## WHAT NEEDS TO BE DONE
Please copy every line below that contains the string "camera".

## DATASET RECORDS
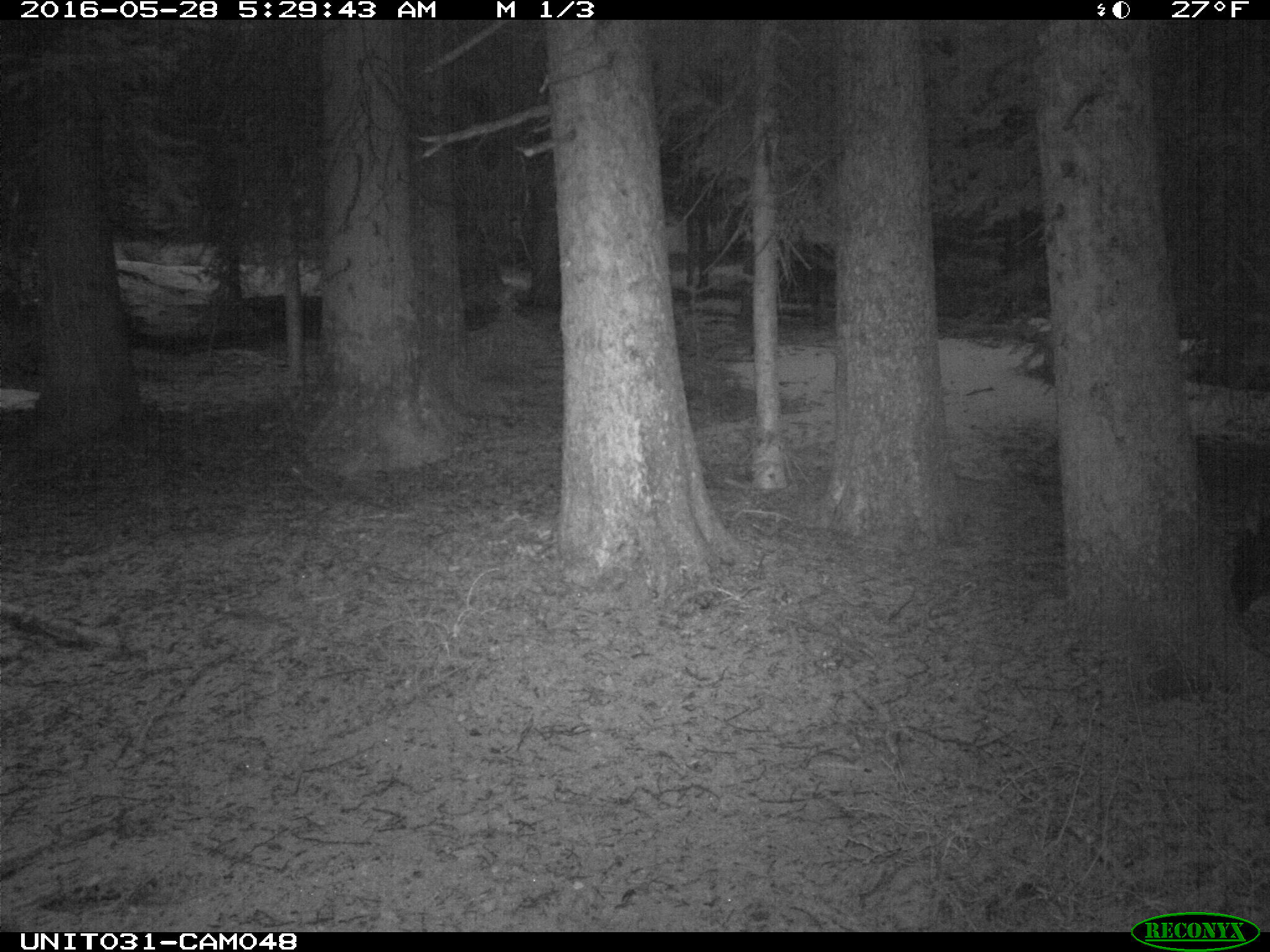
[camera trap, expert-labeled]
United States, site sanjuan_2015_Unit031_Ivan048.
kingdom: Animalia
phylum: Chordata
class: Mammalia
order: Artiodactyla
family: Cervidae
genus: Cervus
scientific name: Cervus elaphus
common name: red deer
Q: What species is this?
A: Cervus elaphus (red deer).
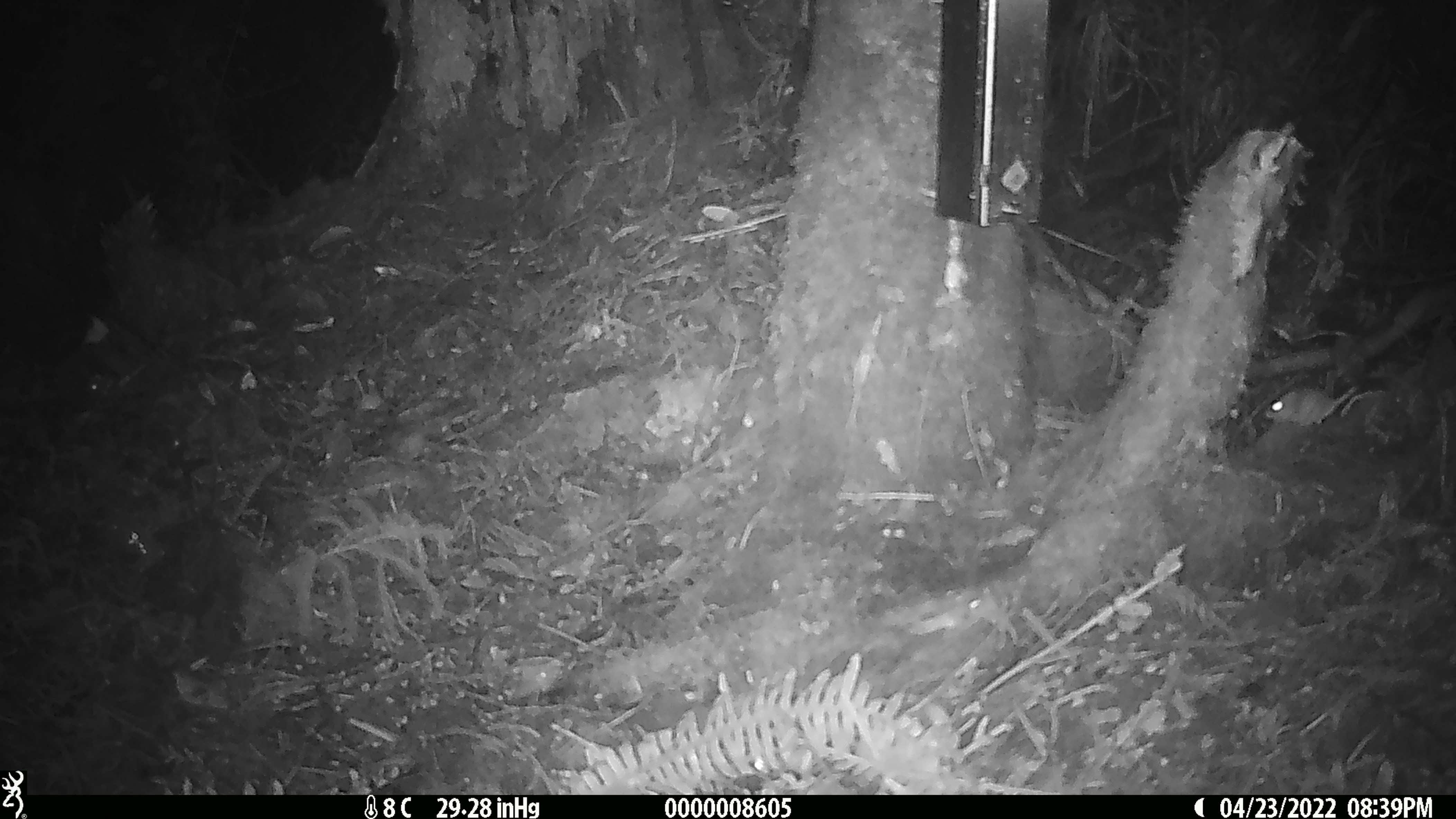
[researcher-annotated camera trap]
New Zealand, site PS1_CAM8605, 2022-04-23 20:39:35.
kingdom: Animalia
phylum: Chordata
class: Mammalia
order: Rodentia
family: Muridae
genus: Mus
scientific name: Mus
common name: mouse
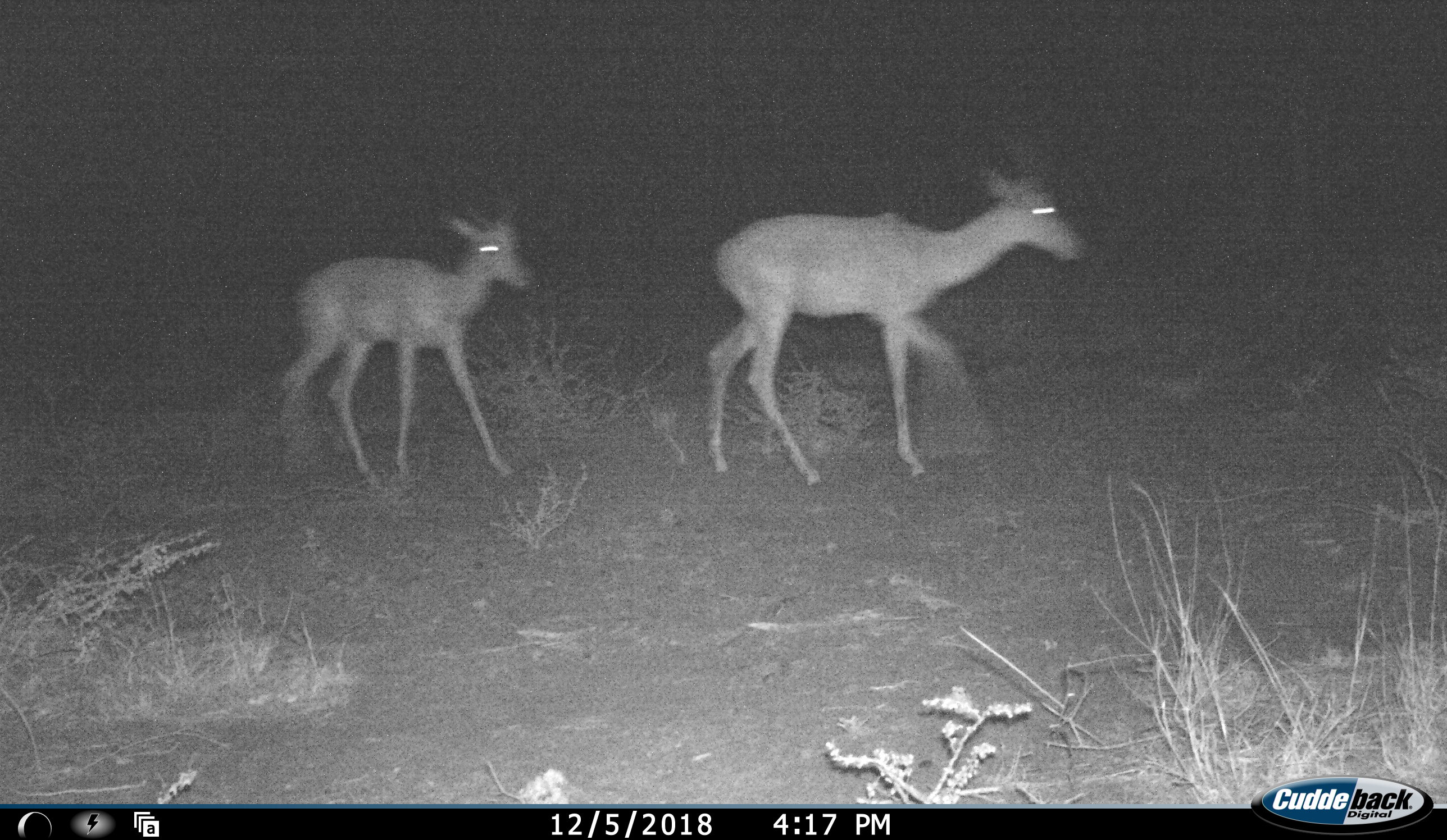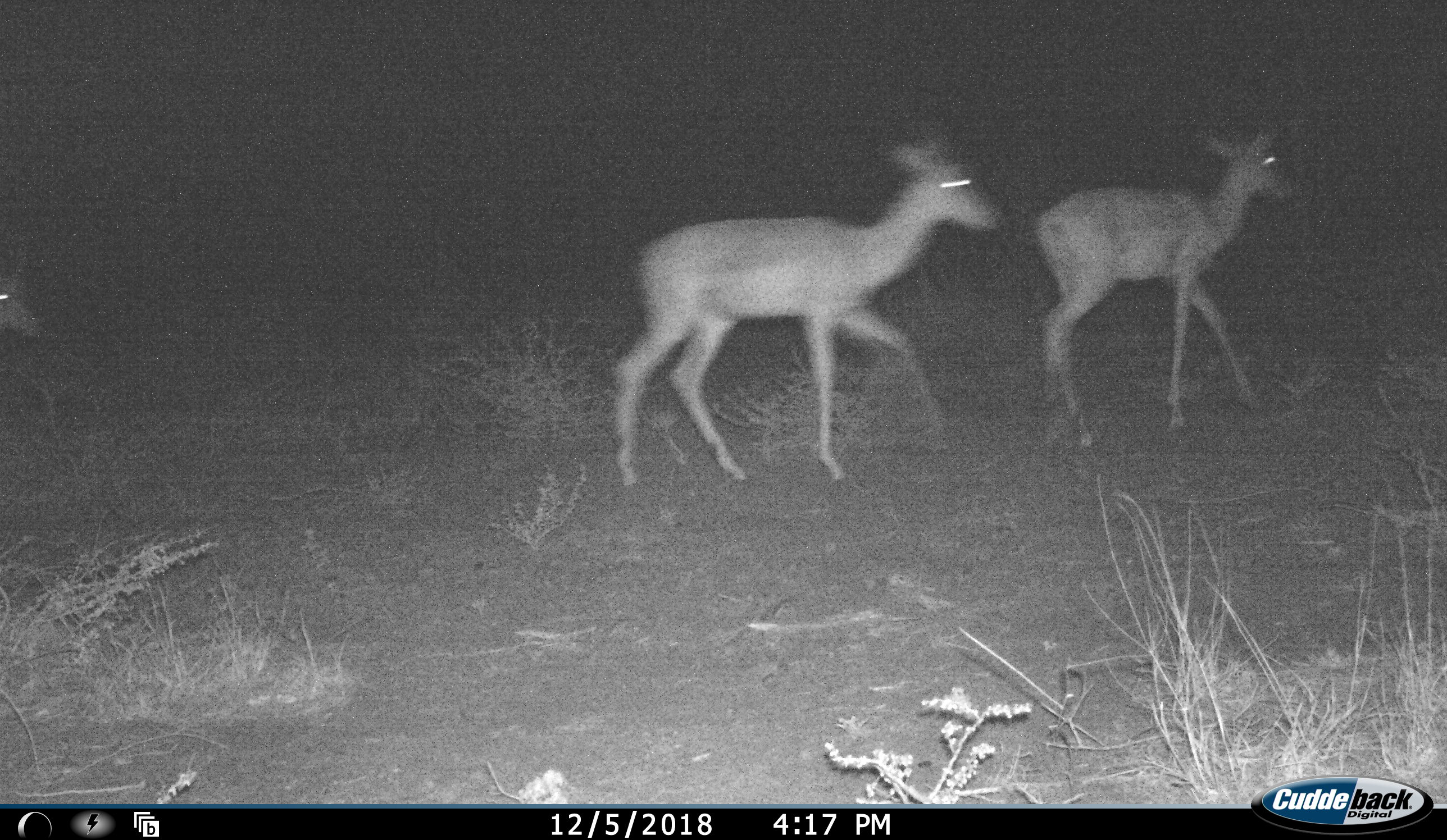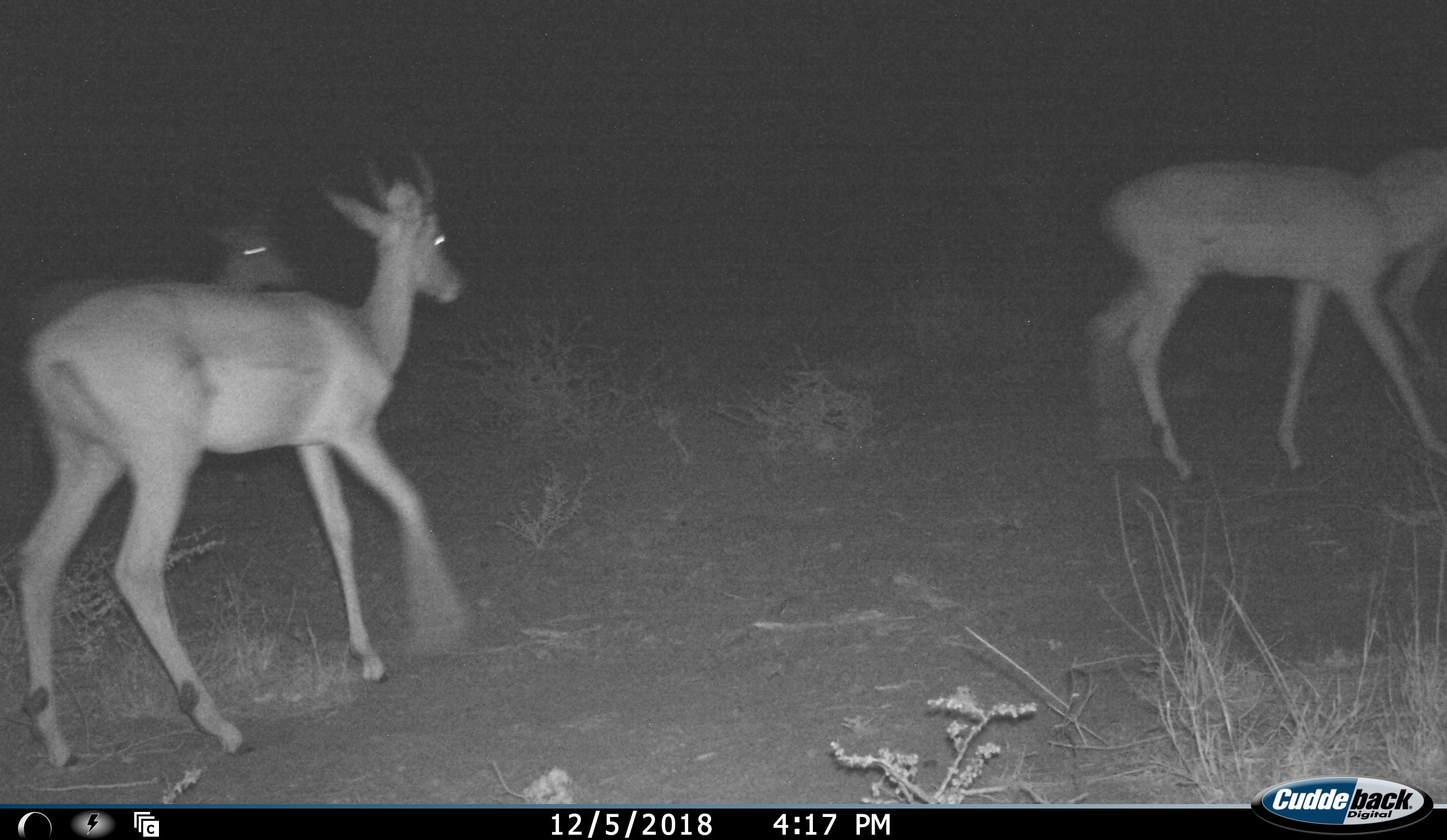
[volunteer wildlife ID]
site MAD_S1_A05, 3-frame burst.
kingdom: Animalia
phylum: Chordata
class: Mammalia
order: Artiodactyla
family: Bovidae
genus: Aepyceros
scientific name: Aepyceros melampus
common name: impala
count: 4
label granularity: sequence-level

## RESPONSE AREA
[camera trap, expert-labeled]
[researcher-annotated camera trap]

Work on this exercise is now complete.